═════ Extracted information ═════
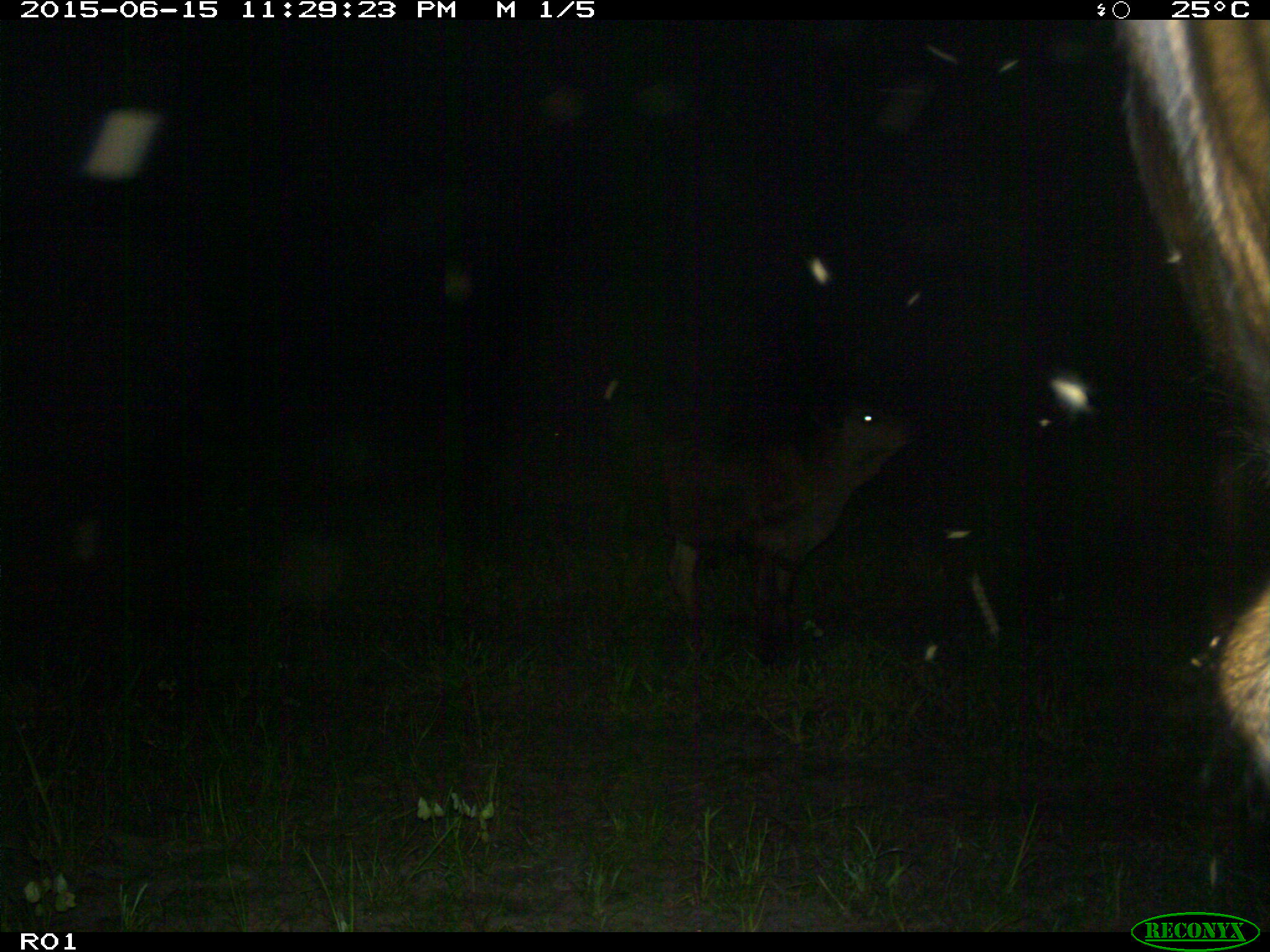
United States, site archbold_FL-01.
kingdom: Animalia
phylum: Chordata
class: Mammalia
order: Artiodactyla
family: Bovidae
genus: Bos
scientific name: Bos taurus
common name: domestic cow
Bos taurus (domestic cow).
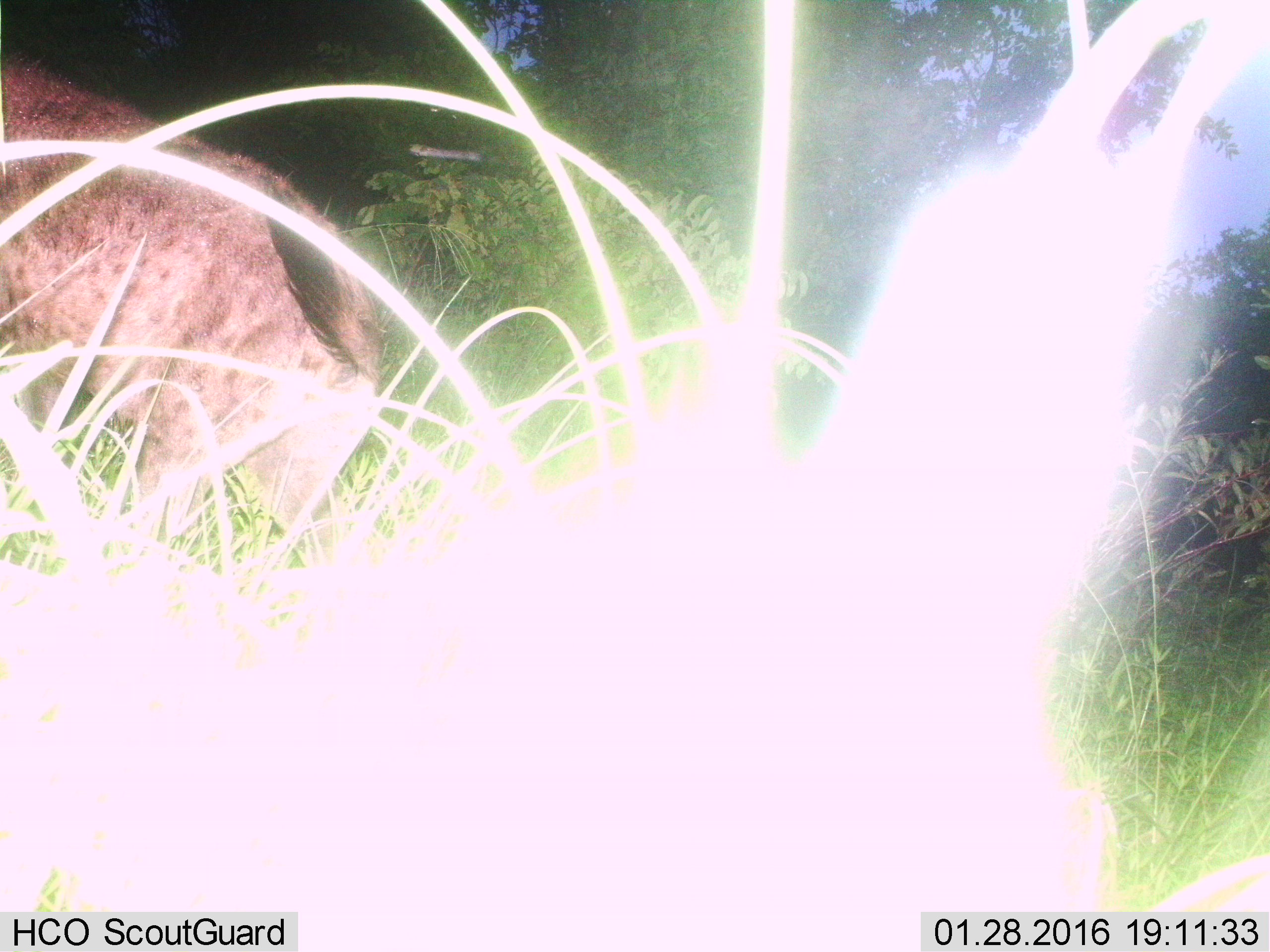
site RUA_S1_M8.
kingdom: Animalia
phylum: Chordata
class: Mammalia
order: Carnivora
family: Hyaenidae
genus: Crocuta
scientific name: Crocuta crocuta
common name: spotted hyena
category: hyenaspotted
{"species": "hyenaspotted (spotted hyena) (Crocuta crocuta)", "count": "1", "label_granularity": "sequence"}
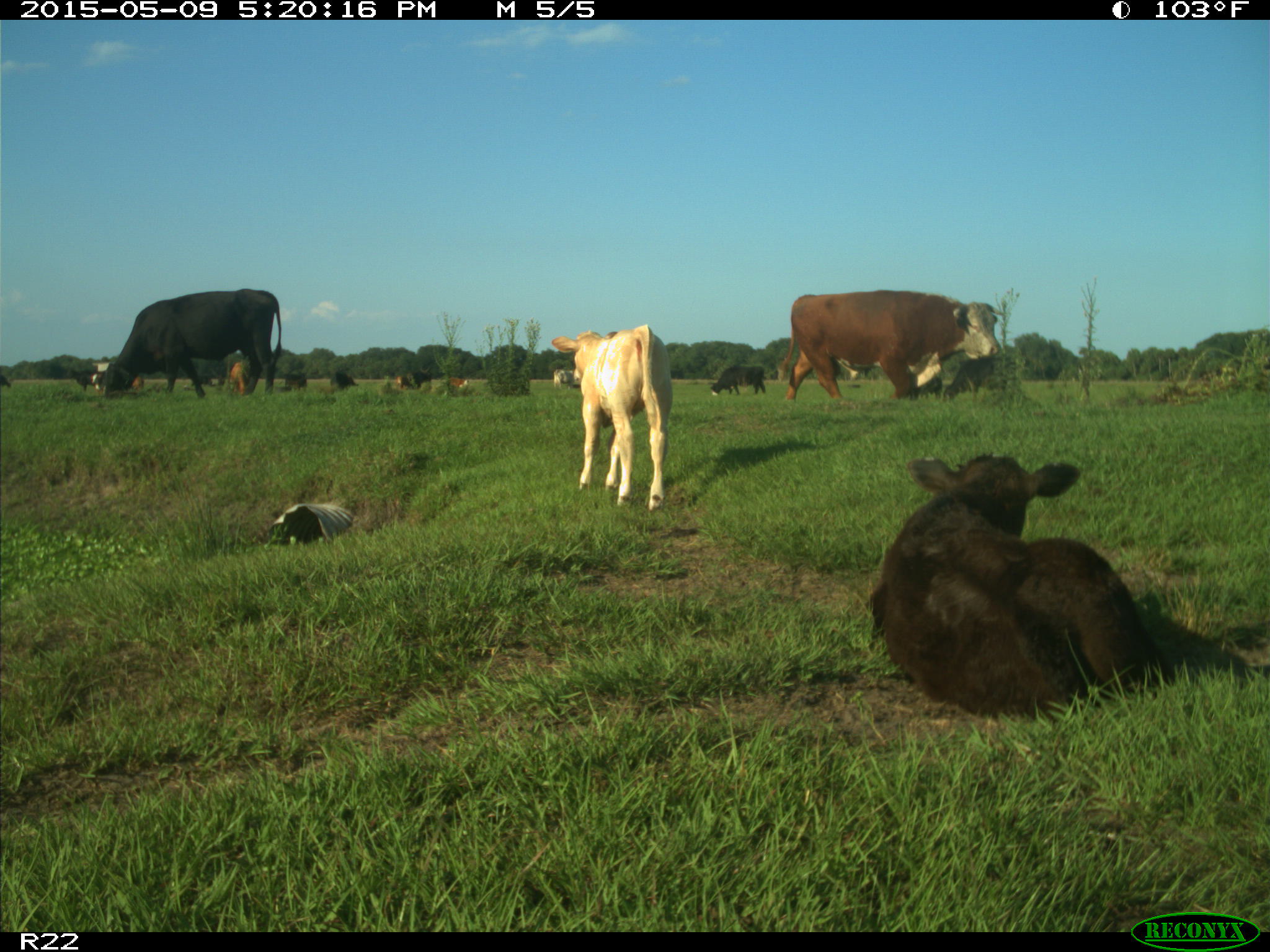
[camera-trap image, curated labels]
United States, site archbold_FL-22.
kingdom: Animalia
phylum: Chordata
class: Mammalia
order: Artiodactyla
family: Bovidae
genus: Bos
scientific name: Bos taurus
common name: domestic cow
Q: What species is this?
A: Bos taurus (domestic cow).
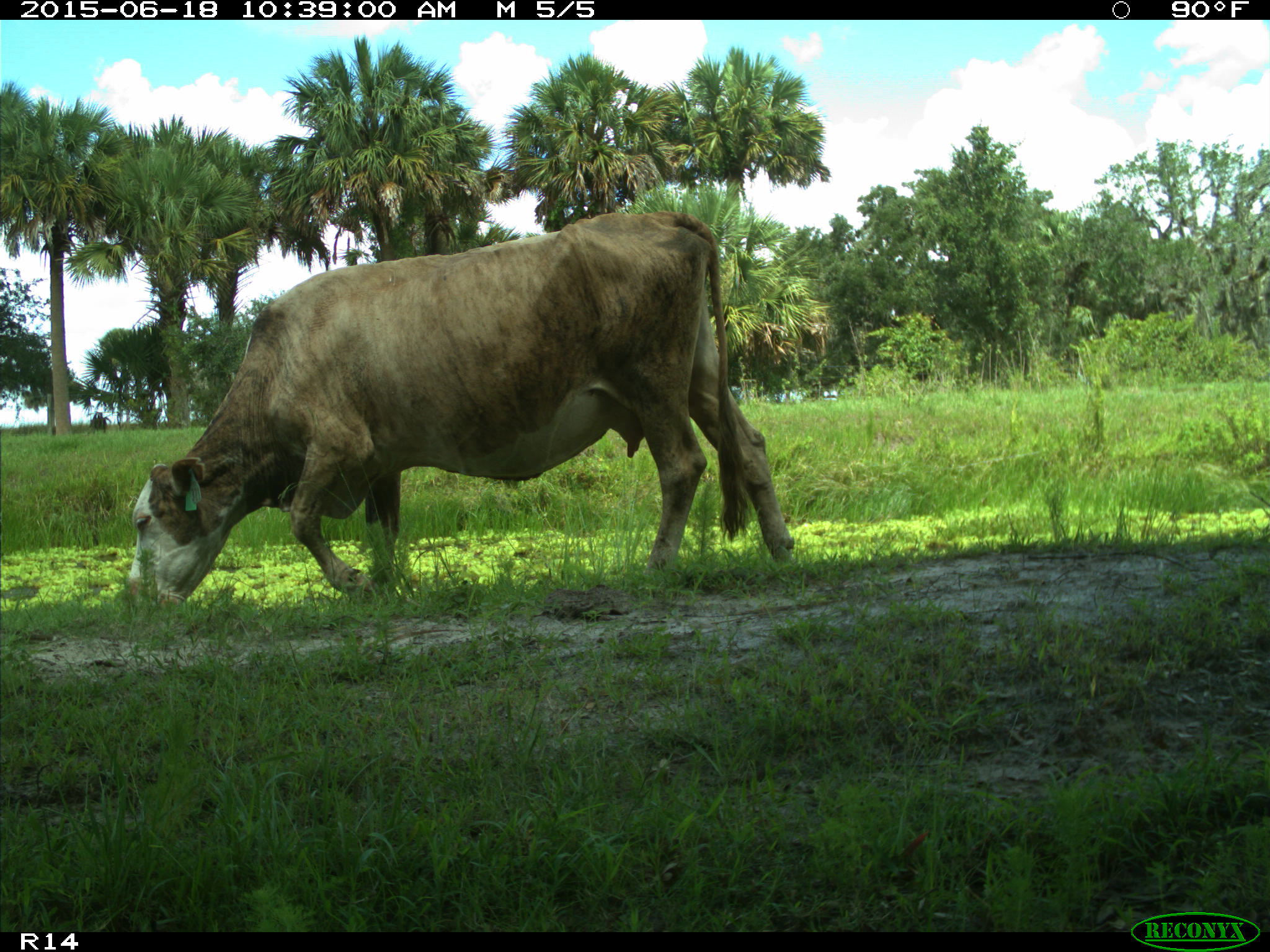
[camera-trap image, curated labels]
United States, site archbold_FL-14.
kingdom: Animalia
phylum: Chordata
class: Mammalia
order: Artiodactyla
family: Bovidae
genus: Bos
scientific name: Bos taurus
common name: domestic cow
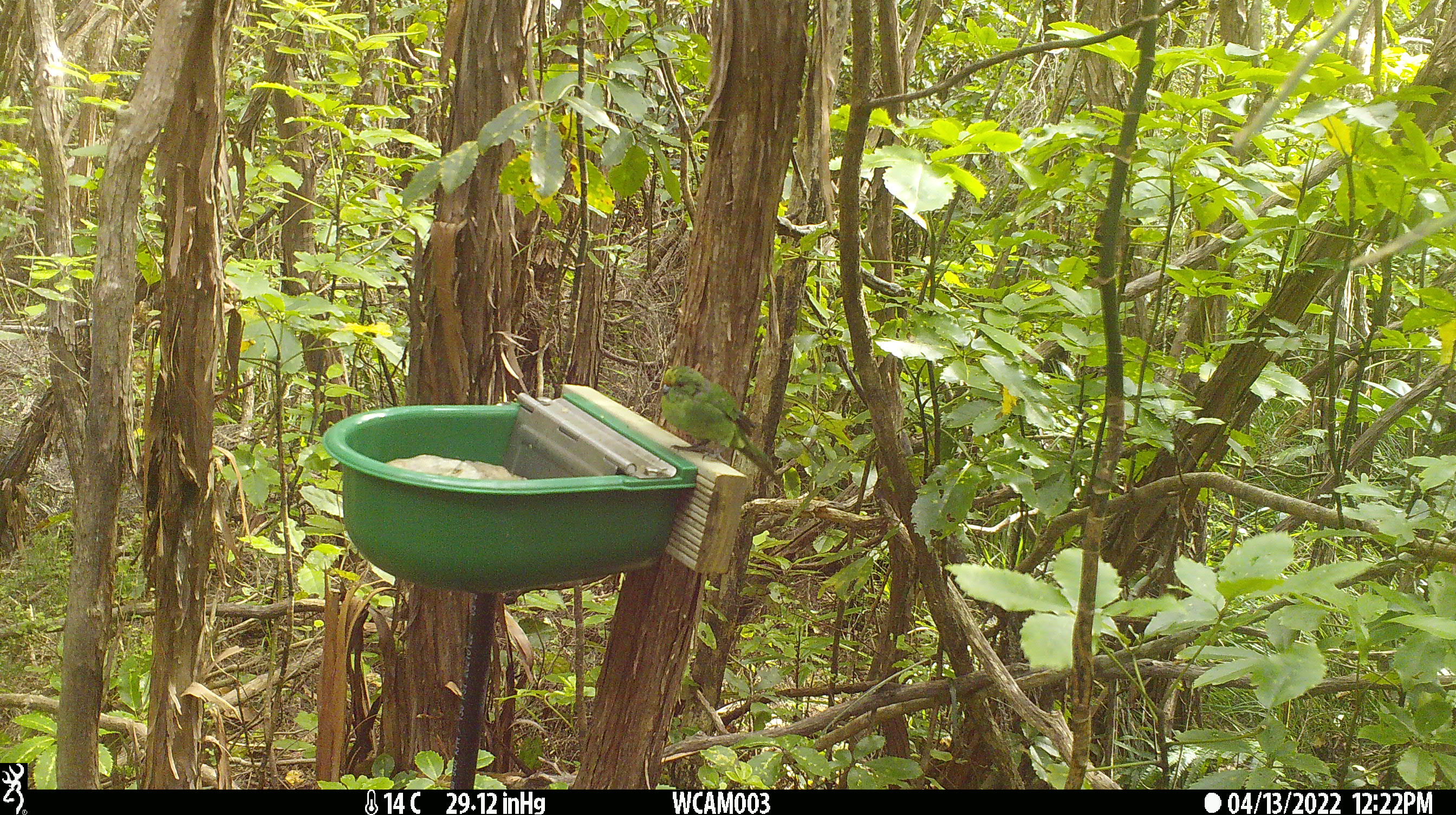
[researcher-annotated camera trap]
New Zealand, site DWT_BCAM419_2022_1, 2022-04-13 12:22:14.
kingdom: Animalia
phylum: Chordata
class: Aves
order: Psittaciformes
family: Psittaculidae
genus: Cyanoramphus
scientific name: Cyanoramphus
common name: parakeet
Parakeet (Cyanoramphus).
═════
▶ _Exercise instructions_
Without any pictures, return the entries exactly as given.

▶ _Output_
United States, site archbold_FL-01.
kingdom: Animalia
phylum: Chordata
class: Mammalia
order: Artiodactyla
family: Bovidae
genus: Bos
scientific name: Bos taurus
common name: domestic cow
Bos taurus (domestic cow).
site RUA_S1_M8.
kingdom: Animalia
phylum: Chordata
class: Mammalia
order: Carnivora
family: Hyaenidae
genus: Crocuta
scientific name: Crocuta crocuta
common name: spotted hyena
category: hyenaspotted
{"species": "hyenaspotted (spotted hyena) (Crocuta crocuta)", "count": "1", "label_granularity": "sequence"}
[camera-trap image, curated labels]
United States, site archbold_FL-22.
kingdom: Animalia
phylum: Chordata
class: Mammalia
order: Artiodactyla
family: Bovidae
genus: Bos
scientific name: Bos taurus
common name: domestic cow
Q: What species is this?
A: Bos taurus (domestic cow).
[camera-trap image, curated labels]
United States, site archbold_FL-14.
kingdom: Animalia
phylum: Chordata
class: Mammalia
order: Artiodactyla
family: Bovidae
genus: Bos
scientific name: Bos taurus
common name: domestic cow
[researcher-annotated camera trap]
New Zealand, site DWT_BCAM419_2022_1, 2022-04-13 12:22:14.
kingdom: Animalia
phylum: Chordata
class: Aves
order: Psittaciformes
family: Psittaculidae
genus: Cyanoramphus
scientific name: Cyanoramphus
common name: parakeet
Parakeet (Cyanoramphus).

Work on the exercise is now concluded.